Given task: Can you copy out the listing below word for word, leaving out the pictures?

==========

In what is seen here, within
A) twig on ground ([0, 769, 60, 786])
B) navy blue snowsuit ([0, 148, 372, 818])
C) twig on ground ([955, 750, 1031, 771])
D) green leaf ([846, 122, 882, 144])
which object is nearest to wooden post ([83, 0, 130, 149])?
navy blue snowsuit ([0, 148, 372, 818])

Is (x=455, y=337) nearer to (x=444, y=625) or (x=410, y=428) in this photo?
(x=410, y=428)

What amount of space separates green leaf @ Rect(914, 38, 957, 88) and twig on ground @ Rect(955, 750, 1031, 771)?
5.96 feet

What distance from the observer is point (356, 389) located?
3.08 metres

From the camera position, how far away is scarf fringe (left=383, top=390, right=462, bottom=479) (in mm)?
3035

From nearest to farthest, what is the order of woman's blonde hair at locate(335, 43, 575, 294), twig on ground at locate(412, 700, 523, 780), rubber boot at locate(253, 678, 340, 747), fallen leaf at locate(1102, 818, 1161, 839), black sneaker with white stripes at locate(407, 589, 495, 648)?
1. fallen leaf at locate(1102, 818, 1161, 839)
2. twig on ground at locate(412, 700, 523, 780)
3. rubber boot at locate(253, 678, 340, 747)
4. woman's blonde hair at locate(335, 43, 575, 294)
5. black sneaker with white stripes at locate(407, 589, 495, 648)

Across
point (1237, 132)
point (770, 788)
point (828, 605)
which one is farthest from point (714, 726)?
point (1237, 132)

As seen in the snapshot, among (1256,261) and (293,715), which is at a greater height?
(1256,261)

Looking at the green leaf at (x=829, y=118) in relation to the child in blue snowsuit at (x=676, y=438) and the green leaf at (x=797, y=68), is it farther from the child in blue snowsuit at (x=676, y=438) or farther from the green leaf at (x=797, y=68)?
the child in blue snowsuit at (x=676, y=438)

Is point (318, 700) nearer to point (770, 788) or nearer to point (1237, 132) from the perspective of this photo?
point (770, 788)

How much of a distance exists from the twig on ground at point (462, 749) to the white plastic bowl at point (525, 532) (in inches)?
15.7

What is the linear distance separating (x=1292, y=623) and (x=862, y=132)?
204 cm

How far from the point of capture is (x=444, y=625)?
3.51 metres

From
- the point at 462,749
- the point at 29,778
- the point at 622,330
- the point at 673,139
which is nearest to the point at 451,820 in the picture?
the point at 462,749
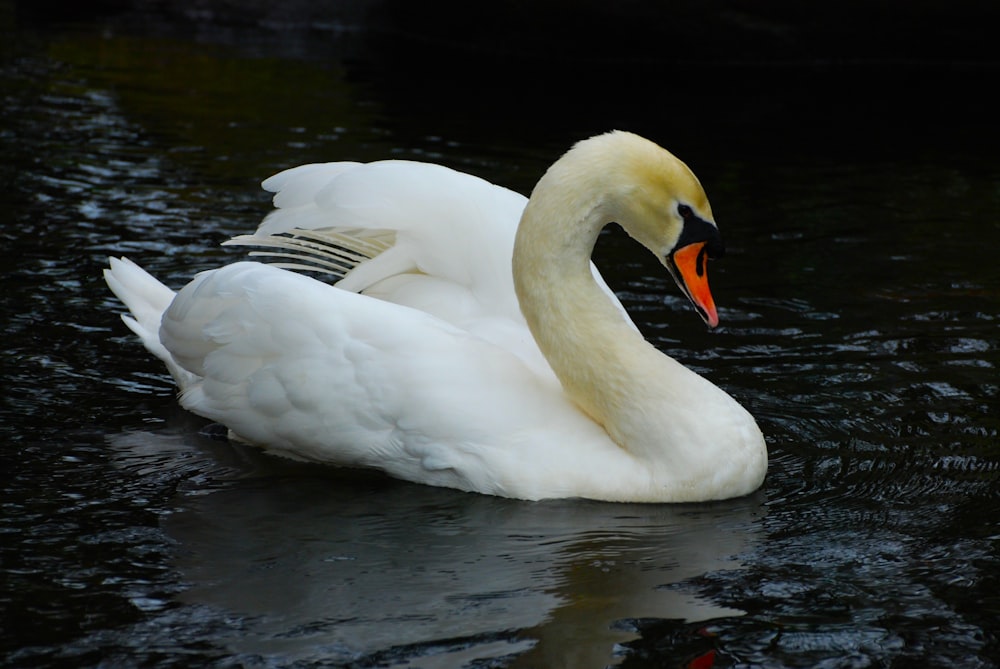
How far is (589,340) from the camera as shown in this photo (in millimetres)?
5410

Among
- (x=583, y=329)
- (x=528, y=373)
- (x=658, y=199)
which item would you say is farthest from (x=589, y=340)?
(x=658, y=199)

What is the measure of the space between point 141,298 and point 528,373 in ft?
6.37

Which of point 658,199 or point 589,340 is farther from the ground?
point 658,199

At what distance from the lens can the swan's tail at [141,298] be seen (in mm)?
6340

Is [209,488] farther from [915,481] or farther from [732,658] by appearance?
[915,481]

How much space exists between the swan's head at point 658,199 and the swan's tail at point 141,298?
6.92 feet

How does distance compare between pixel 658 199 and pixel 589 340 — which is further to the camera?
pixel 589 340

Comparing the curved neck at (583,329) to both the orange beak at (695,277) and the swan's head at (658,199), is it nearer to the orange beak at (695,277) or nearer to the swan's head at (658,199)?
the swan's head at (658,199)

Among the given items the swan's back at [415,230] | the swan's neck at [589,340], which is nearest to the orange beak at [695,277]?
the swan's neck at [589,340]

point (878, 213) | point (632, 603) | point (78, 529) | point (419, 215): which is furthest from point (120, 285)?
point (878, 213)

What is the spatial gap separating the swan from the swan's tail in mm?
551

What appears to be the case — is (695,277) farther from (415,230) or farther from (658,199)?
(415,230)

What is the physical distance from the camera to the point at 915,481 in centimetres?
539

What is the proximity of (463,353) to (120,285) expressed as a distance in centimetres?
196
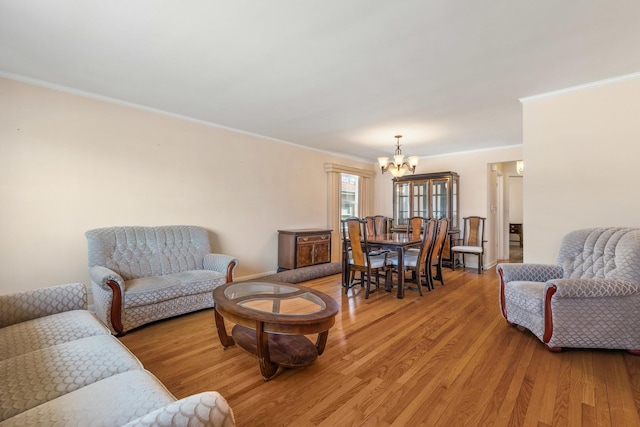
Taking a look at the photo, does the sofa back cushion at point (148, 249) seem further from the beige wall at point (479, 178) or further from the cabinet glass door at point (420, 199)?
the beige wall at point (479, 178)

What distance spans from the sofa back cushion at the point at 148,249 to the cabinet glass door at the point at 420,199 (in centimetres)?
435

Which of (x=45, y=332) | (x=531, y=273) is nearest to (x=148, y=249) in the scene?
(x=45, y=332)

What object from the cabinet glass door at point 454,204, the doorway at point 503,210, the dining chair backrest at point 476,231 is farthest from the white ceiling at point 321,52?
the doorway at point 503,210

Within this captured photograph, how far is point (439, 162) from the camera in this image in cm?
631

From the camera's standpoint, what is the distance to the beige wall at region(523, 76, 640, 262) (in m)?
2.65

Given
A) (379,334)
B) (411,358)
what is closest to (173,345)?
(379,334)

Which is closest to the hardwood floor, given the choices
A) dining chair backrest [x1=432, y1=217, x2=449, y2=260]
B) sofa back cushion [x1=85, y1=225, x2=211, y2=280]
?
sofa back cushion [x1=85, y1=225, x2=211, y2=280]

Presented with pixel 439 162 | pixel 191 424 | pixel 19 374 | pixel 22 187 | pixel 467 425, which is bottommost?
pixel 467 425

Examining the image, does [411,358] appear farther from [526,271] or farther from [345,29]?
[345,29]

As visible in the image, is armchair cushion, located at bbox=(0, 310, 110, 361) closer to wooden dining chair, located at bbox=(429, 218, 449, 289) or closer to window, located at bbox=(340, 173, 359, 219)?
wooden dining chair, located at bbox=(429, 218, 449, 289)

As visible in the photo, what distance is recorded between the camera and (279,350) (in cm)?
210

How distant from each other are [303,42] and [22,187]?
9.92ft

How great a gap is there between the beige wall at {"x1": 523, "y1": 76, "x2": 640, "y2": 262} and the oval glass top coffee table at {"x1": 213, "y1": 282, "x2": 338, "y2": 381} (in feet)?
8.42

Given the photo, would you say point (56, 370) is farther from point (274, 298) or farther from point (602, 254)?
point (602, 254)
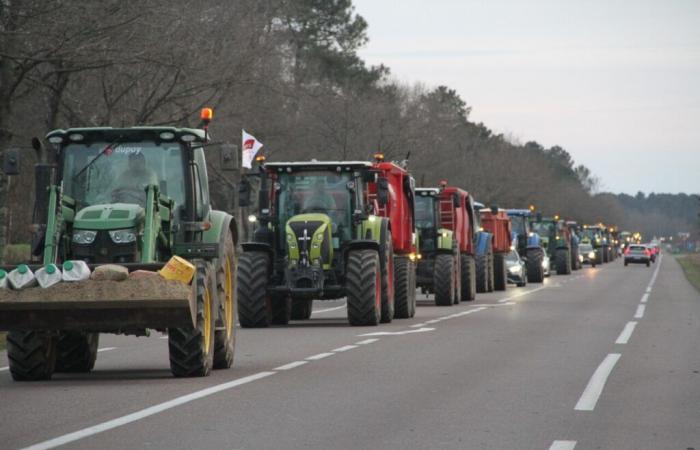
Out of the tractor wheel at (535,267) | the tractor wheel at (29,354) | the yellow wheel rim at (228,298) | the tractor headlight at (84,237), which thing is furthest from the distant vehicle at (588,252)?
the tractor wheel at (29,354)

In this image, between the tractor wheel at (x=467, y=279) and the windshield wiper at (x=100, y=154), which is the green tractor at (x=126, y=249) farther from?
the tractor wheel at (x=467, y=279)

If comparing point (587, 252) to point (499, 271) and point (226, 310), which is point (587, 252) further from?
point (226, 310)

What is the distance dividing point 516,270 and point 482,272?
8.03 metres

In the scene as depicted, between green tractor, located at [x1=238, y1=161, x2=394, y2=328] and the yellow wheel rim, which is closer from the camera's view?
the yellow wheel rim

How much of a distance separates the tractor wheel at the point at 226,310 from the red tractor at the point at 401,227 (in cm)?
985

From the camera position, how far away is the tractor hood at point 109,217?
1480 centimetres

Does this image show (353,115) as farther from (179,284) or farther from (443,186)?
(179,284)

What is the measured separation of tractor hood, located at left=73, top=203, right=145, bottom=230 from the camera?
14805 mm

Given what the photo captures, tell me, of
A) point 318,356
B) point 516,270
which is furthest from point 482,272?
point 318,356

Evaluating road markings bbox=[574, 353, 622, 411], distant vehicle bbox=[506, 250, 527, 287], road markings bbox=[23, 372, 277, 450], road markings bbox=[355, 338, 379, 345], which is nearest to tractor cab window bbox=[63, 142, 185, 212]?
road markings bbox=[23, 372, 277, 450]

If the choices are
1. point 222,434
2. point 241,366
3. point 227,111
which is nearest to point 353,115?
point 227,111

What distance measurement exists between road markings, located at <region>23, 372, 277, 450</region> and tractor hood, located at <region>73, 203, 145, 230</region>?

==========

Exercise response:
In what is seen here, within
A) twig on ground ([0, 769, 60, 786])
B) navy blue snowsuit ([0, 148, 372, 818])
C) twig on ground ([955, 750, 1031, 771])
D) green leaf ([846, 122, 882, 144])
which object is nearest to wooden post ([83, 0, 130, 149])?
navy blue snowsuit ([0, 148, 372, 818])

Is (x=455, y=337) nearer to (x=444, y=625) or (x=410, y=428) in this photo?
(x=410, y=428)

What amount of space separates green leaf @ Rect(914, 38, 957, 88) and twig on ground @ Rect(955, 750, 1031, 771)?
5.96 feet

What distance from the observer is point (356, 389) located?
3.08 metres

From the camera position, how far away is scarf fringe (left=383, top=390, right=462, bottom=479) (in mm)?
3035

From nearest to farthest, what is the order of woman's blonde hair at locate(335, 43, 575, 294), twig on ground at locate(412, 700, 523, 780), rubber boot at locate(253, 678, 340, 747), fallen leaf at locate(1102, 818, 1161, 839), black sneaker with white stripes at locate(407, 589, 495, 648)?
1. fallen leaf at locate(1102, 818, 1161, 839)
2. twig on ground at locate(412, 700, 523, 780)
3. rubber boot at locate(253, 678, 340, 747)
4. woman's blonde hair at locate(335, 43, 575, 294)
5. black sneaker with white stripes at locate(407, 589, 495, 648)

Across
point (1237, 132)
point (770, 788)
point (828, 605)
which one is farthest from point (714, 726)?
point (1237, 132)

As seen in the snapshot, among (1256,261) and (293,715), which is at a greater height?
(1256,261)

Looking at the green leaf at (x=829, y=118) in relation to the child in blue snowsuit at (x=676, y=438) and the green leaf at (x=797, y=68), is it farther from the child in blue snowsuit at (x=676, y=438) or farther from the green leaf at (x=797, y=68)?
the child in blue snowsuit at (x=676, y=438)

Is point (318, 700) nearer to point (770, 788) or nearer to point (1237, 132) from the perspective of this photo?
point (770, 788)

How much of a distance exists from the twig on ground at point (462, 749) to the white plastic bowl at point (525, 532) (in inches)?
15.7

What is the linear distance separating (x=1292, y=623) and (x=862, y=132)?
204 cm

How far from the point of capture is (x=444, y=625)?
3.51 metres

From
- the point at 462,749
- the point at 29,778
- the point at 622,330
- the point at 673,139
which is nearest to the point at 451,820 in the picture?
the point at 462,749
How far is (589,340) from the camera as shown in this photo (in millimetres)?
5410

Among
- (x=583, y=329)
- (x=528, y=373)
- (x=658, y=199)
which item would you say is farthest from (x=589, y=340)?
(x=658, y=199)

What is the measure of the space between point 141,298 and point 528,373 in ft?
6.37

Which of point 658,199 or point 589,340 is farther from the ground?
point 658,199

At what distance from the lens can the swan's tail at [141,298] be seen (in mm)?
6340

Is [209,488] farther from [915,481] or farther from [732,658] by appearance?
[915,481]

How much space exists between the swan's head at point 658,199 and the swan's tail at point 141,298?
6.92 feet

How does distance compare between pixel 658 199 and pixel 589 340 — which is further to the camera?
pixel 589 340

Comparing the curved neck at (583,329) to both the orange beak at (695,277) and the swan's head at (658,199), is it nearer to the orange beak at (695,277) or nearer to the swan's head at (658,199)?
the swan's head at (658,199)

Among the given items the swan's back at [415,230] | the swan's neck at [589,340], which is nearest to the orange beak at [695,277]?
the swan's neck at [589,340]

point (878, 213) | point (632, 603) | point (78, 529) | point (419, 215): which is furthest from point (120, 285)?
point (878, 213)

What is the spatial gap separating the swan from the swan's tail in mm?
551

What appears to be the case — is (695,277) farther from (415,230) or farther from (658,199)?
(415,230)

What is the physical distance from the camera to the point at 915,481 in centimetres?
539

What is the proximity of (463,353) to (120,285) expressed as a distance in centimetres?
196
Taking a look at the photo, does the sofa back cushion at point (148, 249) seem further from the beige wall at point (479, 178) or further from the cabinet glass door at point (420, 199)?
the beige wall at point (479, 178)

What distance spans from the sofa back cushion at the point at 148,249 to the cabinet glass door at the point at 420,199 (in centimetres)?
435

Which of (x=45, y=332) | (x=531, y=273) is nearest to (x=148, y=249) in the scene?
(x=45, y=332)

What object from the cabinet glass door at point 454,204, the doorway at point 503,210, the dining chair backrest at point 476,231 is farthest from the white ceiling at point 321,52?
the doorway at point 503,210

Within this captured photograph, how far is point (439, 162) from the camera in this image in cm?
631

From the camera's standpoint, what is the distance to the beige wall at region(523, 76, 640, 262) (in m)?
2.65

Given
A) (379,334)
B) (411,358)
what is closest to (173,345)?
(379,334)

Which is closest to the hardwood floor, given the choices
A) dining chair backrest [x1=432, y1=217, x2=449, y2=260]
B) sofa back cushion [x1=85, y1=225, x2=211, y2=280]
?
sofa back cushion [x1=85, y1=225, x2=211, y2=280]

Presented with pixel 439 162 | pixel 191 424 | pixel 19 374 | pixel 22 187 | pixel 467 425, which is bottommost?
pixel 467 425

Examining the image, does [411,358] appear farther from [526,271] or farther from [345,29]?
[345,29]

As visible in the image, is armchair cushion, located at bbox=(0, 310, 110, 361) closer to wooden dining chair, located at bbox=(429, 218, 449, 289) or closer to window, located at bbox=(340, 173, 359, 219)?
wooden dining chair, located at bbox=(429, 218, 449, 289)

As visible in the photo, what distance is recorded between the camera and (279,350) (in cm)?
210

How distant from each other are [303,42] and [22,187]?
9.92ft

How great a gap is there between the beige wall at {"x1": 523, "y1": 76, "x2": 640, "y2": 262} and the oval glass top coffee table at {"x1": 213, "y1": 282, "x2": 338, "y2": 381} (in feet)?
8.42

Given the photo, would you say point (56, 370) is farther from point (274, 298) or farther from point (602, 254)?
point (602, 254)
Out of the tractor wheel at (535,267) | the tractor wheel at (29,354) | the yellow wheel rim at (228,298) | the tractor headlight at (84,237), which thing is furthest from the distant vehicle at (588,252)?
the tractor wheel at (29,354)

In this image, between the tractor wheel at (x=467, y=279) and the windshield wiper at (x=100, y=154), which is the green tractor at (x=126, y=249) farther from?
the tractor wheel at (x=467, y=279)

If comparing point (587, 252) to point (499, 271) and point (226, 310), which is point (587, 252) further from?
point (226, 310)

What is the distance dividing point 516,270 and point 482,272?
8.03 metres

In the scene as depicted, between green tractor, located at [x1=238, y1=161, x2=394, y2=328] and the yellow wheel rim, which is closer from the camera's view?
the yellow wheel rim

How much of a distance separates the tractor wheel at the point at 226,310 from the red tractor at the point at 401,227 (in cm)?
985

From the camera position, how far away is the tractor hood at point 109,217?
1480 centimetres

Does this image show (353,115) as farther from (179,284) or farther from (443,186)?
(179,284)

What is the measured separation of tractor hood, located at left=73, top=203, right=145, bottom=230 from the camera?
14805 mm

Given what the photo captures, tell me, of
A) point 318,356
B) point 516,270
which is furthest from point 482,272?
point 318,356

Evaluating road markings bbox=[574, 353, 622, 411], distant vehicle bbox=[506, 250, 527, 287], road markings bbox=[23, 372, 277, 450], road markings bbox=[355, 338, 379, 345], which is nearest to tractor cab window bbox=[63, 142, 185, 212]?
road markings bbox=[23, 372, 277, 450]

If the choices are
1. point 222,434
2. point 241,366
3. point 227,111
which is nearest to point 353,115?
point 227,111

What distance measurement exists between road markings, located at <region>23, 372, 277, 450</region> and tractor hood, located at <region>73, 203, 145, 230</region>?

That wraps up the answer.